WORK TO COMPLETE
• a. List every sentence in the Medicare Supplement text that ends with a question mark.
• b. Summarize the Medicare Supplement text in two sentences.

PROVIDED TEXT
- - - - - - -

If you are trying to decide which Medicare Supplement to enroll in consider Plan G as it is now the best plan available to people turning 65 in 2020. A few years ago we would have recommended plan F but a few things have changed.
The Medicare Access and CHIP Reauthorization Act was signed into law in April 2015. Primarily focused on solving the problems with the physician payment system, it had other impacts as well. One of those: as of January 1, 2020, insurers will no longer be able to sell to newly eligible Medicare beneficiaries Medigap policies that cover the Part B deductible, specifically Plan F. But those who have one of these plans now will be able to continue with it. Also if you turned 65 prior to 2020 you can still enroll in Plan F if you would like and why wouldn’t you want to get one? One simple reason, Plan F has lost its competitive pricing edge. Many plans now charge more to cover the Part B deductible than its value ($198 this year). Plus, there are concerns about what will happen to the monthly premiums for Plan F once new beneficiaries, mostly younger and healthier, are no longer able to enroll in the plan.
What about those who have Plan F now?
Beneficiaries who enrolled in Plan F before these changes may be concerned about increases in premiums down the road. Can they make a change?
Yes you can apply for a Plan G. However, the insurer may impose medical underwriting and pre-existing conditions can lead to a higher premium or denial of the application. But if the premium for Plan F continues to increase it makes sense to apply for Plan G and try and for the lower premium.
In 2020, Plan G is the smart choice. Why pay more than a benefit is worth?
Why enroll in a Medicare Supplement?

- - - - - - -

GIVEN ENTRIES
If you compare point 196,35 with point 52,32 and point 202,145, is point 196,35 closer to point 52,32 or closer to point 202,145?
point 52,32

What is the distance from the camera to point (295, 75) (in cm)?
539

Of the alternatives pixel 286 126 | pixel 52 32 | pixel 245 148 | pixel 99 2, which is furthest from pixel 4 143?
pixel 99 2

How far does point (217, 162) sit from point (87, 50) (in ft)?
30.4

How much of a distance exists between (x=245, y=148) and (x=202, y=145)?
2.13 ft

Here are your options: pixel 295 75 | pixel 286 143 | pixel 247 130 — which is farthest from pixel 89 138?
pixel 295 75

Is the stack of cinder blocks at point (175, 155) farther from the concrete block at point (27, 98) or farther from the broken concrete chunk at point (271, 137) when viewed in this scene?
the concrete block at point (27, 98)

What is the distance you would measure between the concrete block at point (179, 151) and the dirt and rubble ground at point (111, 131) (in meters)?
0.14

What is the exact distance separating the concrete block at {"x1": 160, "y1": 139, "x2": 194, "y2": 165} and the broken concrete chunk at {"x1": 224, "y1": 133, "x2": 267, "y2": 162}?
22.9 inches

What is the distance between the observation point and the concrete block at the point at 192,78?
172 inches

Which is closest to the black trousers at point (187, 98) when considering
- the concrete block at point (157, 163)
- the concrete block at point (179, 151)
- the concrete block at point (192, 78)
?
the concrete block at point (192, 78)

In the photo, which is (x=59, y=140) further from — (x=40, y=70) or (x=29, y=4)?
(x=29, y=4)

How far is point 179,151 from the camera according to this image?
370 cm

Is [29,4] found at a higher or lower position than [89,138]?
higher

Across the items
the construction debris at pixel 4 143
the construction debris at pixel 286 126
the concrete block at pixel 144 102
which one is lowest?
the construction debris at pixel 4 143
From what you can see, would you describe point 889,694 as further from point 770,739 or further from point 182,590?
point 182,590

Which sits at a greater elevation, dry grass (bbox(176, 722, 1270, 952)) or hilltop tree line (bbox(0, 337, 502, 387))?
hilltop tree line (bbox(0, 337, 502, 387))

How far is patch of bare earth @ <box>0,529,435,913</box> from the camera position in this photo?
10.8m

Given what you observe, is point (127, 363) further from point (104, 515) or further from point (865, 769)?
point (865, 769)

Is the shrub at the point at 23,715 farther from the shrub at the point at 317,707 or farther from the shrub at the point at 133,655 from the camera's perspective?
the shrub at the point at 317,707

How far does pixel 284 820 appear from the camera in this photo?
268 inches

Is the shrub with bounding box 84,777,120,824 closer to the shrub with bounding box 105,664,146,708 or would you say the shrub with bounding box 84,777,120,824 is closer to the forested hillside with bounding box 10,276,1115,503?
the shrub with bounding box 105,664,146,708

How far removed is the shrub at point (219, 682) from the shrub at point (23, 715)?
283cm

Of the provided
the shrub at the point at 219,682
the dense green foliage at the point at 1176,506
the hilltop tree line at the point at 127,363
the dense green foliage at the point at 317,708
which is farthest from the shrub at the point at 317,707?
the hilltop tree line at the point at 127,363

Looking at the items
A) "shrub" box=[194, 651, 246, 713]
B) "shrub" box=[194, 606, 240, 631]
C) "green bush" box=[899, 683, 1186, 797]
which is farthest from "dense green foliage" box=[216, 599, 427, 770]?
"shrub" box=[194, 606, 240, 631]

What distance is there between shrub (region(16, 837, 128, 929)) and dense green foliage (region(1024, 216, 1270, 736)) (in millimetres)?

- - - - - - -

SOLUTIONS PER TASK
• a.
- Also if you turned 65 prior to 2020 you can still enroll in Plan F if you would like and why wouldn’t you want to get one?
- What about those who have Plan F now?
- Can they make a change?
- Why pay more than a benefit is worth?
- Why enroll in a Medicare Supplement?

• b. Under the Medicare Access and CHIP Reauthorization Act, insurers can no longer sell Plan F, which covers the Part B deductible, to people newly eligible for Medicare as of January 1, 2020, although people who already have it can keep it. The text recommends Plan G because Plan F has lost its competitive pricing edge and its premiums may rise, and it notes that Plan F holders can apply for Plan G but may face medical underwriting.